A Secretaria Municipal de Ensino de Mentor Lafaiete, na Região Médio de Minas Gerais, suspendeu atividades relacionadas ao livro “O menino marrom”, de Ziraldo, nas escolas da cidade, depois pressão de pais que consideraram o teor da obra “invasivo”.
O livro, de 1986, conta a história de dois amigos, um preto e um branco, que querem entender juntos as cores. Eles buscam saber o que é branco e o que é preto e se isso os torna diferentes. Para alguns pais, trechos do texto induzem crianças “a fazer malvadeza”.
Um dos trechos de “O Menino Marrom” citados por alguns pais em Mentor Lafaiete trata de um provável pacto de sangue entre os meninos, que não se conclui:
“‘Temos que fazer o pacto de sangue!’. Um deles foi até a cozinha buscar uma faca de ponta para furar os pulsos.”
Ele termina com os protagonistas optando por usar tinta no lugar de sangue:
“Ficaram os dois com as pontas do fura bolos cheias de tinta azul.”
O outro é um pensamento negativo que o protagonista tem em relação a uma velhinha que não aceitou a ajuda dele para cruzar a rua. Mas a ação também não acontece, por se tratar unicamente de um pensamento.

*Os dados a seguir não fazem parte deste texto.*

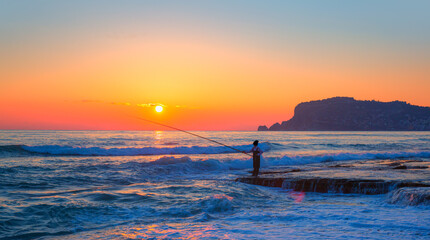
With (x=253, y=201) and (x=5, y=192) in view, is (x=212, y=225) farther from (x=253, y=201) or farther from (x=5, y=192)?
(x=5, y=192)

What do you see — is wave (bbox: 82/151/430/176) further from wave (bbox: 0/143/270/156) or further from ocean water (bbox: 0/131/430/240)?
wave (bbox: 0/143/270/156)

Em nota publicada nas redes sociais, a prefeitura disse que o livro de Ziraldo “é um recurso valioso na ensino, pois promove discussões importantes sobre reverência às diferenças e paridade” e “aborda de forma sensível e poética temas porquê inconstância racial, preconceito e amizade”.
No entanto, “diante das diversas manifestações e divergência de opiniões”, a Secretaria Municipal de Ensino solicitou a suspensão temporária dos trabalhos realizados sobre a obra, “a termo de melhor readequação da abordagem pedagógica, evitando assim interpretações equivocadas”.
“Lamentamos que tenham havido interpretações dúbias […]. A Secretaria, em sua função de gestão e fala entre escola e comunidade, compreende ser necessário momento de diálogo junto aos responsáveis para que não sejam estabelecidos pensamentos precipitados e depreciativos em relação às temáticas abordadas”, declarou a prefeitura.
Para o cartunista mineiro e profissional em literatura infantil José Carlos Aragão, a medida é uma “sintoma de exprobação a uma obra consagrada”.
“A literatura não pode ser tomada porquê um código de conduta, de moral e bons costumes. […] A literatura é arte, uma coisa que vai muito aliás. No sumo, um tema porquê esse pode ser tomado porquê um pretexto para um debate largo e urbano, que vai promover mais conhecimento”, afirmou.
A decisão do Executivo gerou reações entre pais de alunos e docentes da rede municipal de ensino.
Para a professora Marta Glória Barbosa, que dá aulas de português para o ensino médio, a medida é prejudicial para os estudantes.
“É preocupante. Sou professora de português, logo, qualquer retirada de livro, para mim, é o montão do contra-senso. O livro é espetacular, escrito pelo Ziraldo, que é nosso. Não vejo nenhuma justificativa para essa suspensão”, afirmou.